As the temperatures rise everyone is reminded of the increased fire risk and the NSW Rural Fire Service (NSW RFS) is urging those that live or are visiting bush fire prone areas to know the Fire Danger Rating and have a plan of action in the event a bush or grass fire threatens.
‘Be alert for fires in your area,’ said a spokesperson for the RFS.
‘Review and discuss your bush fire survival plan and know what you will do if fire threatens.’
Stay up to date on bushfires in your area by checking Fires Near Me, Hazards Near Me app, the RFS website www.rfs.nsw.gov.au, listening to your local radio station, or by calling the RFS Bush Fire Information Line on 1800 679 737.
Heatwaves are one of the biggest killers and are an increasing risk as global heating and climate change continues to impact both here in Australia and around the world.
‘Heatwaves can be dangerous for everyone’s health, but some people are more vulnerable including people over 65 years old, babies and young children, people with certain medical conditions, people who work outside, pregnant women, people who live alone or are socially isolated and people who are homeless,’ said a spokesperson for NSW Health.
There are a few simple things you can do to stay safe in a heatwave:
- Avoid being outdoors in the hottest part of the day.
- Keep your home cooler by using air-conditioning or electric fans and closing doors, windows, blinds, and curtains.
- Limit your physical activity to early in the morning when it’s coolest.
- Stay hydrated by drinking water regularly. If your doctor has restricted your fluid intake, ask them about how much you should drink when it is hot.
- When outdoors, apply sunscreen and wear sunglasses and a wide brim hat to protect your eyes, face, and scalp.
- Seek out cool places or air-conditioned public facilities in your local area, if you can safely travel without getting too hot.
‘It is also important to recognise the signs of heat-related illness,’ said the spokesperson.
‘Heat exhaustion is a serious heat related illness and is your body’s response to a loss of water and salt in hot weather, usually through excessive sweating or excessive physical activity. Symptoms include pale skin, headache, nausea or vomiting, dizziness, fainting, weakness, irritability, thirst, heavy sweating, muscle cramps, decreased urine output. If you experience these symptoms and they do not improve, seek medical care. Call your doctor or healthdirect on 1800 022 222. If symptoms are worsening and you are concerned about heat stroke, immediately call triple zero (000).

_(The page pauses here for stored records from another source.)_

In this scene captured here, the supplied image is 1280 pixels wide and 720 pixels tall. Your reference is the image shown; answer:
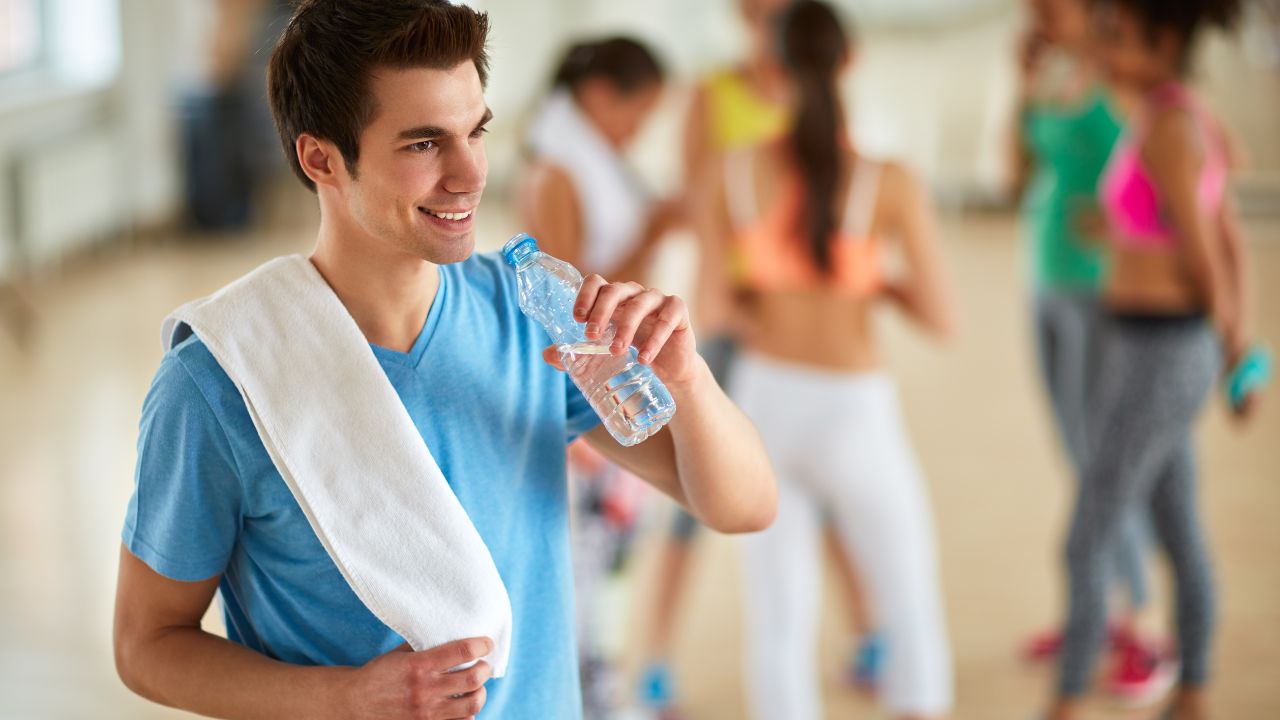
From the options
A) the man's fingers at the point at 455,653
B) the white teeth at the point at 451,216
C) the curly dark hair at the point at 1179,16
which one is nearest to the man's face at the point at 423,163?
the white teeth at the point at 451,216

‘Heat stroke is the most severe heat-related illness. In extreme heat, your body’s ability to cool itself down can fail, causing your body temperature to increase to a dangerous level. If left untreated, this can result in permanent disability or death. Heat stroke requires immediate medical emergency care. Symptoms include confusion, slurred speech, agitation and altered mental state, profuse sweating or hot, dry skin, muscle twitching or seizures, rapid breathing, a quick strong pulse or very high body temperature. Heat stroke is extremely dangerous and can quickly threaten life. If you are concerned about heat stroke, immediately call triple zero (000).’
Visit https://www.health.nsw.gov.au/beattheheat for information on how to stay safe during a heatwave.
NSW Police are reminding road users that as temperatures increase, so it seems, do tempers.
‘With high temperatures expected across the state; we are asking commuters to keep their cool. Traffic delays and the heat generally has the potential to frustrate drivers with slower conditions on the road; so please be patient,’ said a NSW Police spokesperson.
‘We know many people will want to head to the beach, a local swimming hole or swim in your backyard pool. Please be careful. Keep a watchful eye over children especially when they are near the water – all children need to be supervised.
‘The best advice is if you don’t need to be out – stay at home.’
‘Above all, look after yourself and those around you. If you need assistance call triple zero (000).’